With the campaign in its final month, the candidates' strategists are advising them to say little that is new and do even less about answering the persistent questions about how, if elected, they would make America strong and prosperous again.
Millions of private and public dollars will be spent on advertisements to woo the voters. And the outcome of the election is likely to be determined by the smallest number yet of eligible Americans voting. It is a record and a situation of which we should be ashamed.
This half-century's low and declining voter turnouts put the United States far behind any other industrialized democracy. Foreign leaders think our presidents lack a solid base of domestic political support to conduct policy effectively and increasingly ignore U.S. initiatives and advice.

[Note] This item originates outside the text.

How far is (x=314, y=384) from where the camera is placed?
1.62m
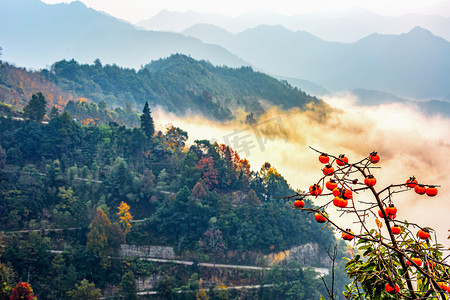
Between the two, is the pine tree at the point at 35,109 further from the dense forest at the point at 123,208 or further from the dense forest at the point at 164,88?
the dense forest at the point at 164,88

At home, the effect has been to disenfranchise millions.
While the candidates will urge more people to vote, their pollsters know that even a slight increase in turnout should be the last thing they would want because it could affect the election in unknown ways. As a result, millions who could vote won't be encouraged to do so.
For at least a quarter-century, the theory and practice of presidential campaigning have created candidates who, in the end, work hard only on issues that can cause a few tens of thousands of voters in a handful of states to vote against their opponent.
There is an increasing emphasis on negative ads, not debating, and negative campaigning because such appeals are far more cost-effective than voter registration drives.
Appeals for support based on what the candidates have promised to do about the nation's problems, or how they handle each other in a televised debate, do very little to sway the voters, the record shows.
One way to foster change is to make it easier for people to vote. The 1996 presidential election should be held on a Sunday.
"Never on a Sunday" has been an American tradition, in part because religious leaders _ and religious Americans _ originally wanted the Sabbath free from secular worries and preoccupations. Over the past three decades, however, we have all changed: church is shorter and commerce is brisk most Sunday afternoons.
The real reason behind adopting the practice of holding the presidential election on a weekday was corruption. In the age of political machines, it was the easiest way to assure that workers voted the way they were instructed by unions or employers.
From historical accounts of most election days in that era, voters did little work following the exercise of their civic duty, since the machines also provided free drinks at the local saloon for those who came with evidence of having cast a ballot. Now, voting on a weekday is a hassle for most _ it can take two or three hours to vote in some urban precincts _ and hardly a good reason to close public schools. Polling places are understaffed, too, because there is a shortage of volunteers.
Sunday voting would solve these problems. It is hard to imagine that such a move would fail to encourage greater voter turnout. Even if this were uncertain, the prospect would provide candidates with the challenge of developing a campaign that appealed to larger constituencies.
Allan E. Goodman is associate dean of the School of Foreign Service at Georgetown University.